**RECORDS FOR PROCESSING:**
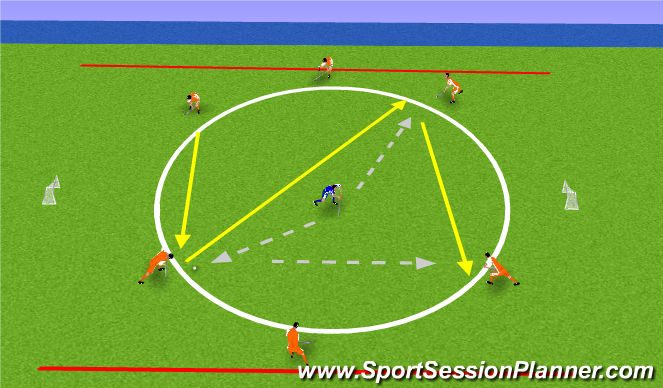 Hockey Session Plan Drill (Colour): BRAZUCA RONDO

==

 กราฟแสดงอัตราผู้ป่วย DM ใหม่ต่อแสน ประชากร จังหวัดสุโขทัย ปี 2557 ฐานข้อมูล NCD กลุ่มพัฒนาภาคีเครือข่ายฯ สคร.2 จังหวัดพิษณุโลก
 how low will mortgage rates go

---

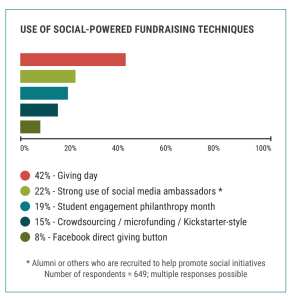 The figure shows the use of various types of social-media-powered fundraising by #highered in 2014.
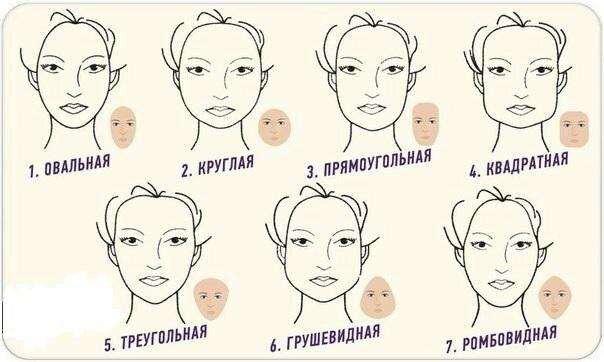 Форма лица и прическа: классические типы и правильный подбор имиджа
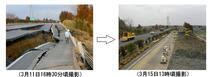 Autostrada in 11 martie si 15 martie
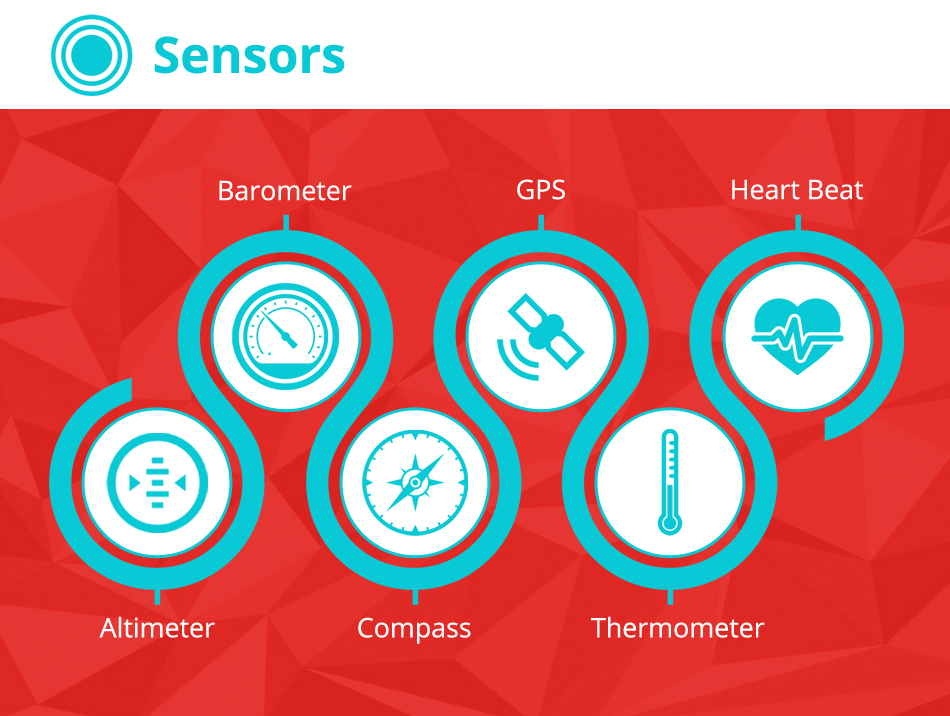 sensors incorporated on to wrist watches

**WHAT YOU ARE ASKED TO DO:** Find the line with "The figure shows" in the entries above. Set down exactly every line from it up to and including the line with "sensors incorporated on to wrist watches", images excluded.

**EXERCISE SOLUTION:**
 The figure shows the use of various types of social-media-powered fundraising by #highered in 2014.
 Форма лица и прическа: классические типы и правильный подбор имиджа
 Autostrada in 11 martie si 15 martie
 sensors incorporated on to wrist watches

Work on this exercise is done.